Instruction: Put the data, starting at the line containing "How far is hanging" and ending at the end of the data, into a two-column CSV with the headers input and output, one row per answer: the text being answered goes under input and its answer under output, each in a single quoted field with line breaks turned into spaces.

--- Begin ---

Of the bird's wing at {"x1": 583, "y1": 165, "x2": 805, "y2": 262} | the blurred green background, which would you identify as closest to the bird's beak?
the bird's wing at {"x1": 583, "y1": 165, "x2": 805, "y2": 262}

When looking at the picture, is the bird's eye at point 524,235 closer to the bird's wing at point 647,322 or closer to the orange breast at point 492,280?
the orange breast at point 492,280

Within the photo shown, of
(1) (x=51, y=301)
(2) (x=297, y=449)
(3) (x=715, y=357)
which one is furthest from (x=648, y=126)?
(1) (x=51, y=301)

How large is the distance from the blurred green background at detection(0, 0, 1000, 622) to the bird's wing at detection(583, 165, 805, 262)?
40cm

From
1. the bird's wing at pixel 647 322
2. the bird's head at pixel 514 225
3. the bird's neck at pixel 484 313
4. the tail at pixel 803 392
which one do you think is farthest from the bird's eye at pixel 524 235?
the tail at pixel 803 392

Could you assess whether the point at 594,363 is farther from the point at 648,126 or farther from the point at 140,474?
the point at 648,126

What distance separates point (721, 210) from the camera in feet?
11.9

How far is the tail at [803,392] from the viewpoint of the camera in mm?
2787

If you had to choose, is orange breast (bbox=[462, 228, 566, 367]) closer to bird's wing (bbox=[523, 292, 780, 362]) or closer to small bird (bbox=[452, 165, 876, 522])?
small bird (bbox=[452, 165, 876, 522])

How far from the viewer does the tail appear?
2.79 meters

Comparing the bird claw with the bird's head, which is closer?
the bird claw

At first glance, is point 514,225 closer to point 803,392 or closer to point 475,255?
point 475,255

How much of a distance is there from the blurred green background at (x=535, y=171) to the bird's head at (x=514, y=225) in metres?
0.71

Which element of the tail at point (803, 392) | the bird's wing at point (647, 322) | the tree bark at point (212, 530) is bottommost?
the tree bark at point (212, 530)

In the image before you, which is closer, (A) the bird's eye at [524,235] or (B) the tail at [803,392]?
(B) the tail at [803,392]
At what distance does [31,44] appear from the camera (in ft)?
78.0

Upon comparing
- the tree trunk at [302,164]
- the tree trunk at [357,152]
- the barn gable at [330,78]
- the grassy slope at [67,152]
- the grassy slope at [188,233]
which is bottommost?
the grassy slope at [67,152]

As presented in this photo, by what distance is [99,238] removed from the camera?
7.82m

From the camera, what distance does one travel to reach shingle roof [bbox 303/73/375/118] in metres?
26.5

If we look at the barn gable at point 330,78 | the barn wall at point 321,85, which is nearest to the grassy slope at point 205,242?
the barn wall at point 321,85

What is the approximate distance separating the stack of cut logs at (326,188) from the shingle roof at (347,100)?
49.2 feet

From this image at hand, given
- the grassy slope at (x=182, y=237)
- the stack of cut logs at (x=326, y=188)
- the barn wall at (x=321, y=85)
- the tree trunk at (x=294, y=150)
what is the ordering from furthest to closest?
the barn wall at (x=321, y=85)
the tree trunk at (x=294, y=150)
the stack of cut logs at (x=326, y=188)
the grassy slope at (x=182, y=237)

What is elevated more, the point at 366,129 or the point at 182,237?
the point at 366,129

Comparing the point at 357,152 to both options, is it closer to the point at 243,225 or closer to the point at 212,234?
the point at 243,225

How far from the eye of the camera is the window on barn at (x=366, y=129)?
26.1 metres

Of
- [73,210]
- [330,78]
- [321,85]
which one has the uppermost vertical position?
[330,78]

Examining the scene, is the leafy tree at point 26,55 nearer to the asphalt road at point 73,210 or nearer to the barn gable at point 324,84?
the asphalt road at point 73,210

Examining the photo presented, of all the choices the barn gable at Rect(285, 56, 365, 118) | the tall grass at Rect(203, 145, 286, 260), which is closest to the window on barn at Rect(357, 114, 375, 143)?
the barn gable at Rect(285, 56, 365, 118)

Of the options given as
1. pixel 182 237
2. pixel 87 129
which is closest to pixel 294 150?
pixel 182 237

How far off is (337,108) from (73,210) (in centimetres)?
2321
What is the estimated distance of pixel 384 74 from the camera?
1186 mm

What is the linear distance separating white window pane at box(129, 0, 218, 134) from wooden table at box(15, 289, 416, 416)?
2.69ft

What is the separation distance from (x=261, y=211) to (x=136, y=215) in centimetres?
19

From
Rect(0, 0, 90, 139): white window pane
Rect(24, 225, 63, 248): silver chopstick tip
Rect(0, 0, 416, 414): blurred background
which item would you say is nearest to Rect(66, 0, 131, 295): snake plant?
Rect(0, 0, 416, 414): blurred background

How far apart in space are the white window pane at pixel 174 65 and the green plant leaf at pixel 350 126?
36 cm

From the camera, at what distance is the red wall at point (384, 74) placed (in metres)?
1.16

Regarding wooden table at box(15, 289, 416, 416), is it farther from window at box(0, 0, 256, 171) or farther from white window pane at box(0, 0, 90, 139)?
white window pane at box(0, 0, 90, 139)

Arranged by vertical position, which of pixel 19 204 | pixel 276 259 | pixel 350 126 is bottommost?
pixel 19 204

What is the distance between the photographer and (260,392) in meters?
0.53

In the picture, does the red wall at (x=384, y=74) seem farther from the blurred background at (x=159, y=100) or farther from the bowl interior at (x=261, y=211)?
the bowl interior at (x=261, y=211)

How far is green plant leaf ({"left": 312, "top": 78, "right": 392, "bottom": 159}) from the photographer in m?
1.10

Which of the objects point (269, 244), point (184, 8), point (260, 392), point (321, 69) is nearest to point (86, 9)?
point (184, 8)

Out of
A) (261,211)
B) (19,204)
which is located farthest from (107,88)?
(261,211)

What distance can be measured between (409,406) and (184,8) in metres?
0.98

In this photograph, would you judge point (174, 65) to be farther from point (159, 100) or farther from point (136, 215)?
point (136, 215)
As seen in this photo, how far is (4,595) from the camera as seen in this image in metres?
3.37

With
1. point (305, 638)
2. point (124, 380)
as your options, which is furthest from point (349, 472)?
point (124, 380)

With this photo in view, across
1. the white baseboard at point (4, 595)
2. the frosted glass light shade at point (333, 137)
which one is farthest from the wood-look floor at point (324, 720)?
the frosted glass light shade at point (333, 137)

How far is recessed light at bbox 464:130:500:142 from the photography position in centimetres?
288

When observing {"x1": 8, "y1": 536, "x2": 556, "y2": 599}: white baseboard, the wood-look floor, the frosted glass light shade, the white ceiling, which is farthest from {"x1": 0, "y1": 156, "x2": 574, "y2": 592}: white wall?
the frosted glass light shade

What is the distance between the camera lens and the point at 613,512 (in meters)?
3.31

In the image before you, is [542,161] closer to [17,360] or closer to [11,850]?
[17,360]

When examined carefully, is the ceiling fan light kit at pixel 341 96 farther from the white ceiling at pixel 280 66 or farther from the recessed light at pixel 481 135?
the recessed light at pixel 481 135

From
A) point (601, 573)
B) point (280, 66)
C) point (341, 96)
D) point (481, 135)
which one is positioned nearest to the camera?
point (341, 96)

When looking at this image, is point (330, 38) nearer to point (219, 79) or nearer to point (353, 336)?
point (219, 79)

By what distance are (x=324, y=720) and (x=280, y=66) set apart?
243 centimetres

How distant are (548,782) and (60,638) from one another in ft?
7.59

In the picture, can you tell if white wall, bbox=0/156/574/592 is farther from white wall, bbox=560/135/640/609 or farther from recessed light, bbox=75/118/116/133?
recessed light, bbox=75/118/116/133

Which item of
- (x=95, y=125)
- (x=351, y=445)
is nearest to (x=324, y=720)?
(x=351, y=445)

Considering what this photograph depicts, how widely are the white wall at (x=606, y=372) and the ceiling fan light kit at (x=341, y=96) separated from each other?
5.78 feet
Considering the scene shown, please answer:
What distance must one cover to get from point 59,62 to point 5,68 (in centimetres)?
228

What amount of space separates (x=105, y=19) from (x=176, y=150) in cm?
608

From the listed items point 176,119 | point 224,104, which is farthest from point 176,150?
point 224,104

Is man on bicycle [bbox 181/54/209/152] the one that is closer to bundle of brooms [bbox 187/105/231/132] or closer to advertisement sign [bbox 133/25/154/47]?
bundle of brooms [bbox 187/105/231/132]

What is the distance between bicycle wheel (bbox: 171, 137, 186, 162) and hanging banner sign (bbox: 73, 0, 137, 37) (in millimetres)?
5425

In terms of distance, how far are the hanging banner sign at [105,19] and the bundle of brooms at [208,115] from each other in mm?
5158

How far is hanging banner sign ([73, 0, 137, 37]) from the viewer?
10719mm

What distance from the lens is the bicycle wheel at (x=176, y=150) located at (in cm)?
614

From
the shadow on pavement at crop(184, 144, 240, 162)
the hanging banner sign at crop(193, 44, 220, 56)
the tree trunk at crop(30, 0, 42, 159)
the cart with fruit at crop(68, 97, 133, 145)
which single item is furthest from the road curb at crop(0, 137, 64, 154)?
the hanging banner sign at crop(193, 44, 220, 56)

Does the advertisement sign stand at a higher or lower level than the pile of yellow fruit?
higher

--- End ---

Exercise result:
input,output
"How far is hanging banner sign ([73, 0, 137, 37]) from the viewer?","10719mm"
"What distance from the lens is the bicycle wheel at (x=176, y=150) located at (in cm)?","614"
"From the shadow on pavement at crop(184, 144, 240, 162) the hanging banner sign at crop(193, 44, 220, 56) the tree trunk at crop(30, 0, 42, 159) the cart with fruit at crop(68, 97, 133, 145) which single item is furthest from the road curb at crop(0, 137, 64, 154)?","the hanging banner sign at crop(193, 44, 220, 56)"
"Does the advertisement sign stand at a higher or lower level than the pile of yellow fruit?","higher"